* [Selected extract]

In a few days' time, world leaders and policy makers will convene at the United Nations for a special summit on young people. Given recent developments in many parts of the world, such a meeting is timely. With world population projected to reach 7 billion this year on Oct. 31, there is renewed interest in our collective impact on the Earth. This is prompting some to wonder: are there too many people in the world?
While there is no consensus on the planet's carrying capacity, we do know that population will continue to grow. According to projections from the U.N. Population Division, world population will likely reach 10 billion before the turn of the century.
Overall, people are living longer, healthier lives, and many couples are choosing to have fewer children. But we are faced with the largest ever group of potential parents. And great disparities exist between countries. While many wealthy and middle-income nations are concerned with low fertility rates and ageing citizens, the world's poorest nations struggle to meet the needs of young and rapidly growing populations.
I am particularly concerned about the future of adolescents and youth: how can we ensure that younger generations inherit a world worth living in?
The world's 1.8 billion young people aged 10 to 24 constitute more than a quarter of the world's population. Just below 90 percent live in developing countries. As parents of the next generation, their choices will help determine future population trends.
During my lifetime, I have seen the world population nearly triple and have experienced the consequences, both positive and negative. Discussing numbers with economists and policy makers and hearing the dreams and needs of adolescents and youth have brought the picture into sharp focus. In the world's poorest nations, about 60 percent of people are under the age of 25.
As a former Minister of Health in Nigeria and now head of a United Nations agency, I have come to one inescapable conclusion: if we are to tackle the consequences of growing populations, we need to invest in adolescents and young people now.

* [Supplied records]
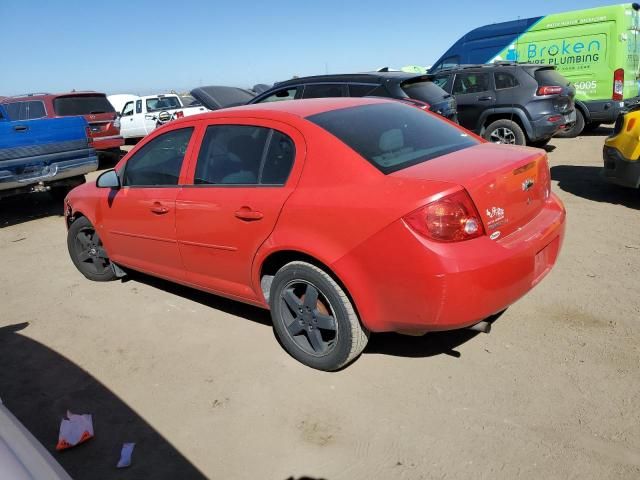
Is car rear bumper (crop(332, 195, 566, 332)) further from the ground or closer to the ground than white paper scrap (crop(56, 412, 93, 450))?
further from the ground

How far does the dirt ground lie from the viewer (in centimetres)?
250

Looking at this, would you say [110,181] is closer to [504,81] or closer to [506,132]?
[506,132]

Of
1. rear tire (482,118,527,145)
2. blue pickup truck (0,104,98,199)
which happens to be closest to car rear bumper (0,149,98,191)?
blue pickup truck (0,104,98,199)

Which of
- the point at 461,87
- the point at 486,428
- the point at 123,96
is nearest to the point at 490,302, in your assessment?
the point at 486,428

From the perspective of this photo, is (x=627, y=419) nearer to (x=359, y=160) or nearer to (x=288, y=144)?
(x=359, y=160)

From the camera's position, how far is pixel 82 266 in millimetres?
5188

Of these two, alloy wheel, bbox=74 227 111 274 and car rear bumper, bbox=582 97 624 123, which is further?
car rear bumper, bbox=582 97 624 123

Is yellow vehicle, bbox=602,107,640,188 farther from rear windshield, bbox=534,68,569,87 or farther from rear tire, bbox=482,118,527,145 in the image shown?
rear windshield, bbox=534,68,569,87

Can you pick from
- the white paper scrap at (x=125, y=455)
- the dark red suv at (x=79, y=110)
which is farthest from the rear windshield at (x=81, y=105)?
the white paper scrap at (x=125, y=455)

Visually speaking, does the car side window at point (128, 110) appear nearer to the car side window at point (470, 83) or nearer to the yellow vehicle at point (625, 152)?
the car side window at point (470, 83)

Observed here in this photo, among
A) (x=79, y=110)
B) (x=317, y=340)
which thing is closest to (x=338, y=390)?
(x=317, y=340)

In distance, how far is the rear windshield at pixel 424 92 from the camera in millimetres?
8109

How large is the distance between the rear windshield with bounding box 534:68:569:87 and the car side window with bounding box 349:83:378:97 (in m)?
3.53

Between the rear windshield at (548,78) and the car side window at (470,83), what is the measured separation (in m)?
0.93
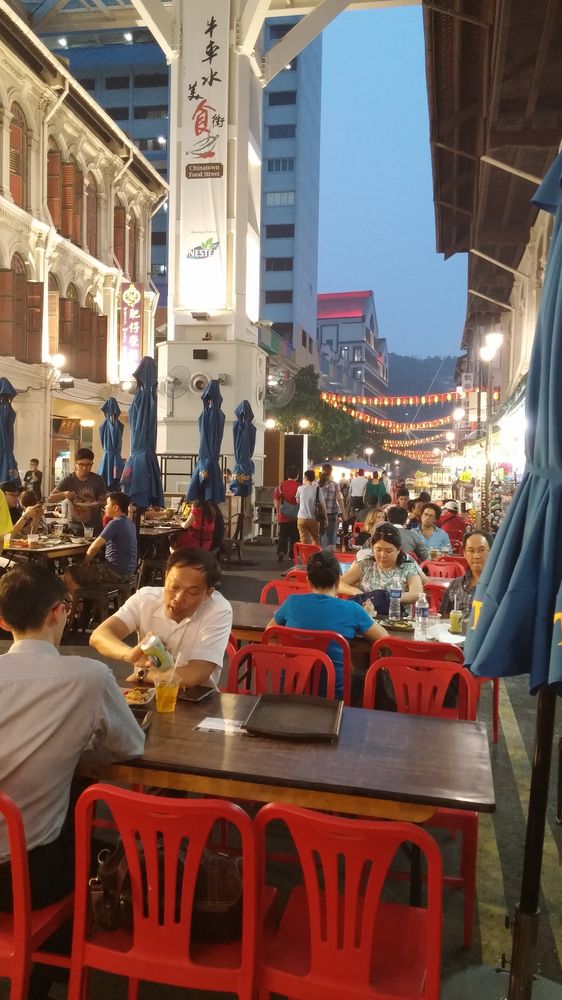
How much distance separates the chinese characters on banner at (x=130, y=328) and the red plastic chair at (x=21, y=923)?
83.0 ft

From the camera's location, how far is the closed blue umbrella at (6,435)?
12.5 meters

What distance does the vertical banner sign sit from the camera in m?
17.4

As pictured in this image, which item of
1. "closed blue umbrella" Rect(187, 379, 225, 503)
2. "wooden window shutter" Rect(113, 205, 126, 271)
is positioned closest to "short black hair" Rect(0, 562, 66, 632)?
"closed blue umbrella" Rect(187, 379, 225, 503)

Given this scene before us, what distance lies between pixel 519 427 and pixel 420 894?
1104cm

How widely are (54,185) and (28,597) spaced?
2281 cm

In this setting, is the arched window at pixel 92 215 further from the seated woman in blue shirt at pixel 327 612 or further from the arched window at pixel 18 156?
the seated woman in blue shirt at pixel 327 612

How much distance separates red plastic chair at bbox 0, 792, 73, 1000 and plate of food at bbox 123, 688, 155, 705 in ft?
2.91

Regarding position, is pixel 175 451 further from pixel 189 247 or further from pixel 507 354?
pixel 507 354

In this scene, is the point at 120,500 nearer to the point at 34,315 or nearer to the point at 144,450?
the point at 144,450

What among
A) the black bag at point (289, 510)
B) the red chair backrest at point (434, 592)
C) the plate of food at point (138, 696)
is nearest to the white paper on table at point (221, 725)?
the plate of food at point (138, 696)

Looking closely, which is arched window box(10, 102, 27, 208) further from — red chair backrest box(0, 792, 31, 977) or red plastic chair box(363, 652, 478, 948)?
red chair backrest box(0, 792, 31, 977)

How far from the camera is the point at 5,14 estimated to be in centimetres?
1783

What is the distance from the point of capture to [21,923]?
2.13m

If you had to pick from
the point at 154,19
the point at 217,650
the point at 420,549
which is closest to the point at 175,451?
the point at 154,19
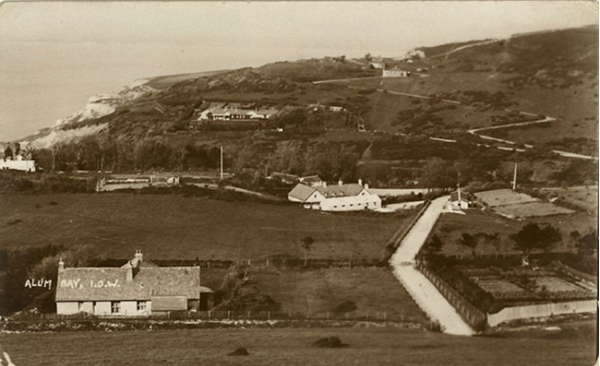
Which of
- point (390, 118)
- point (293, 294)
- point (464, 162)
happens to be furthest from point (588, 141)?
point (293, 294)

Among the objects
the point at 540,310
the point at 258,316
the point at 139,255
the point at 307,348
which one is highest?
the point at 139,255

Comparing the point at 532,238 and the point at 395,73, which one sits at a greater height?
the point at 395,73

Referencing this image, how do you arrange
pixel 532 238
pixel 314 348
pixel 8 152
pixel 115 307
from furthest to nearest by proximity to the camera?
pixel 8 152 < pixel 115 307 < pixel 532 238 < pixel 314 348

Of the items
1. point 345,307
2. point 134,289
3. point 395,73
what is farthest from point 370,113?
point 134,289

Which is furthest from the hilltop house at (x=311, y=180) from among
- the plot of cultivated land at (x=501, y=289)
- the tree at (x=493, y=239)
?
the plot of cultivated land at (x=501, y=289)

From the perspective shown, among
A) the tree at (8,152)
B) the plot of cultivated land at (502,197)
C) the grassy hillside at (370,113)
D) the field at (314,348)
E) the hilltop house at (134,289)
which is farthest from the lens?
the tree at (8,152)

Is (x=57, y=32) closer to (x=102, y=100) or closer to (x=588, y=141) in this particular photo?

* [Required action] Return the full passage on world population growth and young people, reproducing every word and punctuation mark without alteration.

* [Exercise response]
In a few days' time, world leaders and policy makers will convene at the United Nations for a special summit on young people. Given recent developments in many parts of the world, such a meeting is timely. With world population projected to reach 7 billion this year on Oct. 31, there is renewed interest in our collective impact on the Earth. This is prompting some to wonder: are there too many people in the world?
While there is no consensus on the planet's carrying capacity, we do know that population will continue to grow. According to projections from the U.N. Population Division, world population will likely reach 10 billion before the turn of the century.
Overall, people are living longer, healthier lives, and many couples are choosing to have fewer children. But we are faced with the largest ever group of potential parents. And great disparities exist between countries. While many wealthy and middle-income nations are concerned with low fertility rates and ageing citizens, the world's poorest nations struggle to meet the needs of young and rapidly growing populations.
I am particularly concerned about the future of adolescents and youth: how can we ensure that younger generations inherit a world worth living in?
The world's 1.8 billion young people aged 10 to 24 constitute more than a quarter of the world's population. Just below 90 percent live in developing countries. As parents of the next generation, their choices will help determine future population trends.
During my lifetime, I have seen the world population nearly triple and have experienced the consequences, both positive and negative. Discussing numbers with economists and policy makers and hearing the dreams and needs of adolescents and youth have brought the picture into sharp focus. In the world's poorest nations, about 60 percent of people are under the age of 25.
As a former Minister of Health in Nigeria and now head of a United Nations agency, I have come to one inescapable conclusion: if we are to tackle the consequences of growing populations, we need to invest in adolescents and young people now.